Excerpted text >>
San Francisco Chefs Want You to Eat Your Vegetables for Dessert

Posted By on Thu, Aug 9, 2012 at 7:00 AM

click to enlarge Zaré at Fly Trap's artichoke heart with Earl Grey cookie, lemon gelato, and candied fennel seeds. - TAMARA PALMER
  • Tamara Palmer
  • Zaré at Fly Trap's artichoke heart with Earl Grey cookie, lemon gelato, and candied fennel seeds.

Since this is the summer of fruit soups in San Francisco, it follows a certain logic that it would also be the summer of vegetable desserts. Local chefs right now are sneaking veggies into the last course, and it just might get you to re-examine your relationship with them. Hate beets, for example? You won't anymore after trying them candied in the sunflower tart at Bar Tartine.

New to the dessert menu this week at Zaré at Fly Trap is the Zaré artichoke heart, a collaboration between chef/owner Hoss Zaré and pastry chef Mina Kacos. Their idea started out as a cake, morphed into a tart, and has since evolved into a more creative presentation: The whole artichoke heart, poached in simple syrup and spices such as black cardamom and clove, is served with trimmed leaves still attached. Instead of butter and mayonnaise, the leaves may be dipped in lemon gelato and almond pastry cream. A streak of hard caramel made from the poaching liquid offers a faint but beautiful earthiness. Candied sage leaves and candied fennel seeds offer a reminder of the vegetal nature of the dish.

Data entries >>
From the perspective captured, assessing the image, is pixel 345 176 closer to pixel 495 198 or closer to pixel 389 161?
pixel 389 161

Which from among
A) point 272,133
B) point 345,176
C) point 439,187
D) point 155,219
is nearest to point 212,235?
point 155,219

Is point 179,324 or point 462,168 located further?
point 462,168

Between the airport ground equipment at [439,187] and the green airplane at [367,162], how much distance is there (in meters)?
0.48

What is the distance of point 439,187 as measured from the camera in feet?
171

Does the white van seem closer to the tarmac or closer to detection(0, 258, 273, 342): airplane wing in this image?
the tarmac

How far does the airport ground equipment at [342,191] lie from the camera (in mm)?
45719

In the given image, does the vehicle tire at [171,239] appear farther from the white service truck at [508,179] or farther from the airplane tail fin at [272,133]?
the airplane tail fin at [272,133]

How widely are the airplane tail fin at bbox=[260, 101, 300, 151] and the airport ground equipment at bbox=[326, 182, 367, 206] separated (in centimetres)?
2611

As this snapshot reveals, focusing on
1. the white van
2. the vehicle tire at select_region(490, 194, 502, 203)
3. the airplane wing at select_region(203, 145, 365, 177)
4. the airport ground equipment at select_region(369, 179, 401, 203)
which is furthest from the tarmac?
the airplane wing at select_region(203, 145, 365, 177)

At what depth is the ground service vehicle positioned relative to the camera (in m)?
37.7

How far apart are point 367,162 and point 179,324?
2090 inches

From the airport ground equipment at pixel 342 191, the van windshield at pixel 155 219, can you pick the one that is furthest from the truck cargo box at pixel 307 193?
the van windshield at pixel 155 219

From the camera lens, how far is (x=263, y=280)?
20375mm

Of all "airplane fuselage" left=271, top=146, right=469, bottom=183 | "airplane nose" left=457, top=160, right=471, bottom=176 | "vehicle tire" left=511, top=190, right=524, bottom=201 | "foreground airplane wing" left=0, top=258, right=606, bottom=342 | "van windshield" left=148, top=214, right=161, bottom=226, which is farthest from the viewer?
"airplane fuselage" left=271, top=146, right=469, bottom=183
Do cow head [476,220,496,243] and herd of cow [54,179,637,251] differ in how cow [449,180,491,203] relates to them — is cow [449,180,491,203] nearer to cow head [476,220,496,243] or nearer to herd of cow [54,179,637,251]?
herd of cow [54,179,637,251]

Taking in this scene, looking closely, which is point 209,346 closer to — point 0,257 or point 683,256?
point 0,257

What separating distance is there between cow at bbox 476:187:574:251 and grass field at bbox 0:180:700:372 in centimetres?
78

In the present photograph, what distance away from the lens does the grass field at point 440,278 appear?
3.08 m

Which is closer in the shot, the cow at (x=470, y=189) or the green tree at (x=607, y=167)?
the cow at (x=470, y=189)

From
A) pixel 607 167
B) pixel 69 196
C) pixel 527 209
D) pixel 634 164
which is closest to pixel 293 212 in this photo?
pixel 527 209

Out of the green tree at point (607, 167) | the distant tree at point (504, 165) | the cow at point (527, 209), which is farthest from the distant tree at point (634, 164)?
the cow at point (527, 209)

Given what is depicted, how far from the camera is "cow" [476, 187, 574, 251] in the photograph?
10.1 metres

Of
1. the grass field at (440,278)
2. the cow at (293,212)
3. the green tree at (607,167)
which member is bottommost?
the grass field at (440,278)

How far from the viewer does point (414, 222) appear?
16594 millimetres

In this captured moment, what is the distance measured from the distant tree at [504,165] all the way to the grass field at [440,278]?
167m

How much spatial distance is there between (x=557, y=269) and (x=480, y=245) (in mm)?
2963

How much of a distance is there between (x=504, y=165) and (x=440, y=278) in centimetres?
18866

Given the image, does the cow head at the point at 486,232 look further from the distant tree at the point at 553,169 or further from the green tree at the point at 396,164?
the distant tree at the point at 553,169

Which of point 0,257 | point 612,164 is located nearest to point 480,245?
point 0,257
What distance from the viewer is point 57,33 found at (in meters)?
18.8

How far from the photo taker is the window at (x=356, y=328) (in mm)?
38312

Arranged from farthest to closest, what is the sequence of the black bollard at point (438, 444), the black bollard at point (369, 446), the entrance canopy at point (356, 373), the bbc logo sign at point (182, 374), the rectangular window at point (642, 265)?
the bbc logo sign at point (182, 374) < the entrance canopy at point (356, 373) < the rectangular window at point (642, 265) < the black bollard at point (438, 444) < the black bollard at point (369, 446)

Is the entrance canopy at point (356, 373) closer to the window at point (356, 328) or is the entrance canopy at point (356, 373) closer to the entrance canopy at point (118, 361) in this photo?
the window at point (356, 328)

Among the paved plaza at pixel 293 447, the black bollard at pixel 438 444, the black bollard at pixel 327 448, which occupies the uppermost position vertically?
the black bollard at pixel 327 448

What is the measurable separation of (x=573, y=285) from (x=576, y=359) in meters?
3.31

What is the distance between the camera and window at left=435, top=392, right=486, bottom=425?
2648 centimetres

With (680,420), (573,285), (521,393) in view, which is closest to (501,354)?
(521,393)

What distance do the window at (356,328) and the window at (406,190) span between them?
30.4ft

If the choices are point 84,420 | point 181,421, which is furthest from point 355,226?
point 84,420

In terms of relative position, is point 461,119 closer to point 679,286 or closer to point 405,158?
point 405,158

Task instructions >>
List every food that the text on San Francisco vegetable desserts describes as candied.

Exercise result >>
Fennel seeds, beets, and sage leaves.